Population (2024-12-31)
- • Total: 6,976
- • Density: 25.60/km^{2} (66.30/sq mi)
- Time zone: UTC+01:00 (CET)
- • Summer (DST): UTC+02:00 (CEST)
- Postal codes: 39624, 39638
- Dialling codes: 039080, 039009, 039030, 039081, 039085
- Vehicle registration: SAW
- Website: stadt-kalbe-milde.de

= Kalbe, Saxony-Anhalt =

Kalbe (/de/) is a town in the Altmarkkreis Salzwedel (district), in Saxony-Anhalt, Germany. It is situated approximately 15 km north of Gardelegen, on the river Milde. To avoid confusion with Calbe, it is also called Kalbe an der Milde.

Kalbe an der Milde was the location of the World War II German Naval VLF Goliath transmitter complex. Kalbe is home to D. Dornblüth & Sohn, a small luxury watch maker.

== Geography ==
The town Kalbe consists of the following Ortschaften or municipal divisions:

- Altmersleben
- Badel
- Brunau
- Engersen
- Güssefeld
- Jeetze
- Jeggeleben
- Kahrstedt
- Kakerbeck
- Kalbe (Milde)

__RECORDED DATA__
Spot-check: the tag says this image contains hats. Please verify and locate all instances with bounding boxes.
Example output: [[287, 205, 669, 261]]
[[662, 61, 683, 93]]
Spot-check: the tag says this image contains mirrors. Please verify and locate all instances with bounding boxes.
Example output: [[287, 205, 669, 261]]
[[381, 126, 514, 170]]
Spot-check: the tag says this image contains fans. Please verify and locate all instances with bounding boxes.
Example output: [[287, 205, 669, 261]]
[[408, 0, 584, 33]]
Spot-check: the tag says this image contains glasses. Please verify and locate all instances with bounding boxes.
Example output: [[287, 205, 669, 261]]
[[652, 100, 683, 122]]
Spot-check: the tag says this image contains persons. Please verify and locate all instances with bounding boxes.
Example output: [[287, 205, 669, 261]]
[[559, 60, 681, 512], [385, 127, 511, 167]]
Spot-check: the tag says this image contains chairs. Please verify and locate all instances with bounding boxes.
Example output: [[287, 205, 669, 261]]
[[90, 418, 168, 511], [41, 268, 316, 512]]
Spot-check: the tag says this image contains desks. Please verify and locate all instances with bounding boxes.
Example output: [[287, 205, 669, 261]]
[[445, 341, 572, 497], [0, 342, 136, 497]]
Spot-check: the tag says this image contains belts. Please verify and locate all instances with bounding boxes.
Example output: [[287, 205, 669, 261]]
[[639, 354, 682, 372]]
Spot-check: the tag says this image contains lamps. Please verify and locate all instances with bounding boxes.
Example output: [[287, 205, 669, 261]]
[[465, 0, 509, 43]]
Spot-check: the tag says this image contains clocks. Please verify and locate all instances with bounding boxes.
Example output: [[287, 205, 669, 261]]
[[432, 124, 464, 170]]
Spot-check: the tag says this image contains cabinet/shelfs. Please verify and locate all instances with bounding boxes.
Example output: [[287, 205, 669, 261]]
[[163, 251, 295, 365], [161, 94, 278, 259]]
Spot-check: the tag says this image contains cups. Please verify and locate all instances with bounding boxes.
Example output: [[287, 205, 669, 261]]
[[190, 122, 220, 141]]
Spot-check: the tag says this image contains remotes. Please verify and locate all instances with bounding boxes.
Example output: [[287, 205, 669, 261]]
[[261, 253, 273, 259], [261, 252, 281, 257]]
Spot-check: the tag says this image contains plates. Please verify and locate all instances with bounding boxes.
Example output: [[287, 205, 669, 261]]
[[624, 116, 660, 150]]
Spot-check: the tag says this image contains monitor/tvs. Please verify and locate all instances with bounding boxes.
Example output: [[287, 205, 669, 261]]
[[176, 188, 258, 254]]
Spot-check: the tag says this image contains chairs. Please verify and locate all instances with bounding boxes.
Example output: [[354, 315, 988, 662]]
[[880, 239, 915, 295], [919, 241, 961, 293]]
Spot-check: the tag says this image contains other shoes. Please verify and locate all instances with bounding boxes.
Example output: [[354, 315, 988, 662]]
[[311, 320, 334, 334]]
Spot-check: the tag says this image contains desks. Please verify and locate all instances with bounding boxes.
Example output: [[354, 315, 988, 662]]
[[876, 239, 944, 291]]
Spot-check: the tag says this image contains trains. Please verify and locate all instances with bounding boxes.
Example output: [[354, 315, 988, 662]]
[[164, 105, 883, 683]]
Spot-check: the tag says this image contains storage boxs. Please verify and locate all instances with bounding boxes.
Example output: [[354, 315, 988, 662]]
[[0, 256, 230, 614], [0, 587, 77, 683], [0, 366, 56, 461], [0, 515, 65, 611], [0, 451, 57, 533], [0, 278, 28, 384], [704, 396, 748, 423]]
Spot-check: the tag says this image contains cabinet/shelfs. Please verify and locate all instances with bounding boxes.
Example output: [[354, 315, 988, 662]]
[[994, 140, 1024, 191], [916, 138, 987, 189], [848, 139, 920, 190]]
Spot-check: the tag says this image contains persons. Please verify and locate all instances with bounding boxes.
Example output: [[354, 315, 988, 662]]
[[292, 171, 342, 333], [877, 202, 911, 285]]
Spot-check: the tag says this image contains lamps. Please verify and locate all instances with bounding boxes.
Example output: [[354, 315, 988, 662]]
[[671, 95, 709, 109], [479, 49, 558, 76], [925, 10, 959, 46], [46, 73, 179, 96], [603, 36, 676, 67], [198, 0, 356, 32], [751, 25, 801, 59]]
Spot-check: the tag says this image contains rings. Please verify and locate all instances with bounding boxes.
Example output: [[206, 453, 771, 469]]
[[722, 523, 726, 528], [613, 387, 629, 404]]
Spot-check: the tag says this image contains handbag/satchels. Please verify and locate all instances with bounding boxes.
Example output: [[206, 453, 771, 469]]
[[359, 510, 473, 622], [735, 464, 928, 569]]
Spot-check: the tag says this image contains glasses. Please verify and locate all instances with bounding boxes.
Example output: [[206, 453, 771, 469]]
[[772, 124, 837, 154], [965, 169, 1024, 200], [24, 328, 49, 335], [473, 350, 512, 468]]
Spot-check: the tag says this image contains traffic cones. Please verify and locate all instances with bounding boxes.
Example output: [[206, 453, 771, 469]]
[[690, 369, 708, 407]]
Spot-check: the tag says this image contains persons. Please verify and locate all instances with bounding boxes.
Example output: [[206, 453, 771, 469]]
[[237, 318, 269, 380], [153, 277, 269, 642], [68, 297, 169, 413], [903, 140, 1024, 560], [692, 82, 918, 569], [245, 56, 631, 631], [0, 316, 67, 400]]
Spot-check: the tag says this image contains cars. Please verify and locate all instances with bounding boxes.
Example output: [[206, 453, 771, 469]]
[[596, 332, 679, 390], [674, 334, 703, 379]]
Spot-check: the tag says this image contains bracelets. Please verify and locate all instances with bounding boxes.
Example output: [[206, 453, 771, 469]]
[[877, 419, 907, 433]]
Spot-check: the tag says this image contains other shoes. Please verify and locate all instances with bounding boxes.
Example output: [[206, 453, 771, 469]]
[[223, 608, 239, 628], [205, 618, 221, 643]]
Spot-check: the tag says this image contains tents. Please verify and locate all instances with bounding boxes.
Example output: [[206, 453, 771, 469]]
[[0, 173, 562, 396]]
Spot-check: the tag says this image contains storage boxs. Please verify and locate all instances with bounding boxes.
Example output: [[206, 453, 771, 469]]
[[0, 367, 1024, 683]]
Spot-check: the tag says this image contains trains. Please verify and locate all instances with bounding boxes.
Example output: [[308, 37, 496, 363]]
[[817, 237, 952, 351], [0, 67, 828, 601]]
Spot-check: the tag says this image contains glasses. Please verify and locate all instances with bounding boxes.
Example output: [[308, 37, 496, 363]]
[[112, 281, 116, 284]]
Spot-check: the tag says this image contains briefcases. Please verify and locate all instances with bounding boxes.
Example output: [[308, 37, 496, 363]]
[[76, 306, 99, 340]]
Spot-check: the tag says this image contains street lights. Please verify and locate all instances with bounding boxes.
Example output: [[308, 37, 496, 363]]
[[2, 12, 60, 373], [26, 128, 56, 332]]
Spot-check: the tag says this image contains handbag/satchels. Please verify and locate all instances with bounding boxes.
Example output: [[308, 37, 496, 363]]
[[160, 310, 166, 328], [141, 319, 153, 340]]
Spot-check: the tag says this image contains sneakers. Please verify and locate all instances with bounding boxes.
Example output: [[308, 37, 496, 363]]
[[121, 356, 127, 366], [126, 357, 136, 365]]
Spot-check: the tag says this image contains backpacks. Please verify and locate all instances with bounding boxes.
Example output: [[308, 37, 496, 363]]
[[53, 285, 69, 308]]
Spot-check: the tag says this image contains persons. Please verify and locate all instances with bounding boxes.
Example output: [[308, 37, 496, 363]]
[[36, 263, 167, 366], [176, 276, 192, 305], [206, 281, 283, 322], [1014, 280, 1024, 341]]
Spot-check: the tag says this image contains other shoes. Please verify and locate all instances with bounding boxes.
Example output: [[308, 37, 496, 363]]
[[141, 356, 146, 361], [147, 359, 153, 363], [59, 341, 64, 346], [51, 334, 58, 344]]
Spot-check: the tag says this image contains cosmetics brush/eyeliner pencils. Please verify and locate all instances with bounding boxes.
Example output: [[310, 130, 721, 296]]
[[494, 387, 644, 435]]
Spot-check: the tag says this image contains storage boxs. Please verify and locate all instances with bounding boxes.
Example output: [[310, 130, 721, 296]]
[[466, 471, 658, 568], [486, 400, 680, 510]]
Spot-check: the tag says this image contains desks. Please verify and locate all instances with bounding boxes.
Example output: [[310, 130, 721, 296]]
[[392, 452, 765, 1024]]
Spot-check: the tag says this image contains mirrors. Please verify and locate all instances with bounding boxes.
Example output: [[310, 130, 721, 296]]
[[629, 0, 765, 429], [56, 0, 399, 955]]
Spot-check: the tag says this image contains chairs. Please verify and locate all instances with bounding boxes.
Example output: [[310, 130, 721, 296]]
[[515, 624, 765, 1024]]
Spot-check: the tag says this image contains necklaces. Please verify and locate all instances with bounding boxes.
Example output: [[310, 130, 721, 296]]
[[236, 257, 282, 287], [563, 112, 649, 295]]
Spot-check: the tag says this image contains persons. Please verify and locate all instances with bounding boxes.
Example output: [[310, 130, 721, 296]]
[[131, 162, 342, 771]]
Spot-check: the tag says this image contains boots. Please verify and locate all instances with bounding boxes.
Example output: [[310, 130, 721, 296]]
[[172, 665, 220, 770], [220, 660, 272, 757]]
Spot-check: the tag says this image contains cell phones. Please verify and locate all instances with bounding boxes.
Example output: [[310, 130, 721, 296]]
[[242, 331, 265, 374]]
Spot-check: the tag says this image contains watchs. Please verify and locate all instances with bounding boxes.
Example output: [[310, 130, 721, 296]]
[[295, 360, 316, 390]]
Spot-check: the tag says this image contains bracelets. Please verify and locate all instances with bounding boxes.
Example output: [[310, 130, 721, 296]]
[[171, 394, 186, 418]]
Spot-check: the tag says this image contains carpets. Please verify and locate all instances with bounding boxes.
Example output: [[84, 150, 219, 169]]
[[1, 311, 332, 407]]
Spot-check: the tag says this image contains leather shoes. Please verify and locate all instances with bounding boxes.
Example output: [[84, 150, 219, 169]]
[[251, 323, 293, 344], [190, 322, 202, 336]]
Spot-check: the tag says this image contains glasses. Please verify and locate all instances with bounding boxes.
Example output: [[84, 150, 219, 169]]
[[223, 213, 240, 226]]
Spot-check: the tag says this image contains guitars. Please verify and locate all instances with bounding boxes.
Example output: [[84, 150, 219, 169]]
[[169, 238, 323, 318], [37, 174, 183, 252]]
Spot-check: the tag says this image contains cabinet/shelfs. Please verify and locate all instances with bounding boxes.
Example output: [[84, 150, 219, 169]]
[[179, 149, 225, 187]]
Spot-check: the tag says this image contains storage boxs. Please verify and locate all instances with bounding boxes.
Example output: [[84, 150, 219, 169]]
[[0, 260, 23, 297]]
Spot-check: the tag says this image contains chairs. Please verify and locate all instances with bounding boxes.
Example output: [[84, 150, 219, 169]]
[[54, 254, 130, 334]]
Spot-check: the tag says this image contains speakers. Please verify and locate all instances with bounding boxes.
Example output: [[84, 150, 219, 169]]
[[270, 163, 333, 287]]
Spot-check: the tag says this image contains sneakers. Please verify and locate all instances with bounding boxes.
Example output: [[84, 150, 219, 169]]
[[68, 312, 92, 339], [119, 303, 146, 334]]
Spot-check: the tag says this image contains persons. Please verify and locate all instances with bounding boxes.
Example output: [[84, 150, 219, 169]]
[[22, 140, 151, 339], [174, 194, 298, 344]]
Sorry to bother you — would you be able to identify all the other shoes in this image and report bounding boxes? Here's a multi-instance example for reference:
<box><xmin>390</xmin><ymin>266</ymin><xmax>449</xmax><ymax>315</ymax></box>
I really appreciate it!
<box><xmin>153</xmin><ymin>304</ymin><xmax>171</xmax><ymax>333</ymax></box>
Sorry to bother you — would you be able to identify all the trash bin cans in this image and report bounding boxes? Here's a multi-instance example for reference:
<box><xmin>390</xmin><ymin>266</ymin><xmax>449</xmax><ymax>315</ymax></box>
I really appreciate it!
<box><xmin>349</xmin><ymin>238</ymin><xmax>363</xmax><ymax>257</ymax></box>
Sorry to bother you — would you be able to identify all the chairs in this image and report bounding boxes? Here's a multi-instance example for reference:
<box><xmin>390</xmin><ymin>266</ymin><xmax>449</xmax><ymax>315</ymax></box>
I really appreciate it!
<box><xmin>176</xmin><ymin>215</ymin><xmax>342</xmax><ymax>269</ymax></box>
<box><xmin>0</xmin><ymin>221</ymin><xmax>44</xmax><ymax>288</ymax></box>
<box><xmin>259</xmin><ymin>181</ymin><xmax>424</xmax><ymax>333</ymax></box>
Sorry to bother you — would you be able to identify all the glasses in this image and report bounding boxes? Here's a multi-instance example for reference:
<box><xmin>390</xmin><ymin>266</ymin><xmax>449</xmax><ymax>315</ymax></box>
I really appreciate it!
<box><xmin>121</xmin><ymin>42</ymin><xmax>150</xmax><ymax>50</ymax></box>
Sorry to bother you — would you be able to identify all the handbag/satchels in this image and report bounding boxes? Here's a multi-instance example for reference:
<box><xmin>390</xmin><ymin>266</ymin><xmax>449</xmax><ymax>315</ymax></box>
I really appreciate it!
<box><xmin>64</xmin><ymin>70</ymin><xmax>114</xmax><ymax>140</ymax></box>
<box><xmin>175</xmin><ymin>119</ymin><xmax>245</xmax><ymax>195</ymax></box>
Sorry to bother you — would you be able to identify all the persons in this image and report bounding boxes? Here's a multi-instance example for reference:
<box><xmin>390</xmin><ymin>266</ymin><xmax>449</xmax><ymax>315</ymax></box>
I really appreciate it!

__EXERCISE INSTRUCTIONS__
(1) Using the text on Kalbe, say whether each statement agrees with it: (a) Kalbe lies on the river Milde; (b) Kalbe is about 15 km south of Gardelegen; (c) the town's vehicle registration code is SAW. Answer yes or no for each, quoting the words from the text that decide it.
(2) Summarize the text on Kalbe in two sentences.

__RESPONSES BY ITEM NUMBER__
(1)
(a) Yes: "on the river Milde"
(b) No: "approximately 15 km north of Gardelegen"
(c) Yes: "Vehicle registration: SAW"

(2) Kalbe, also called Kalbe an der Milde to avoid confusion with Calbe, is a town on the river Milde in the Altmarkkreis Salzwedel district of Saxony-Anhalt, Germany, about 15 km north of Gardelegen. It was the location of the World War II German Naval VLF Goliath transmitter complex and is home to the small luxury watch maker D. Dornblüth & Sohn.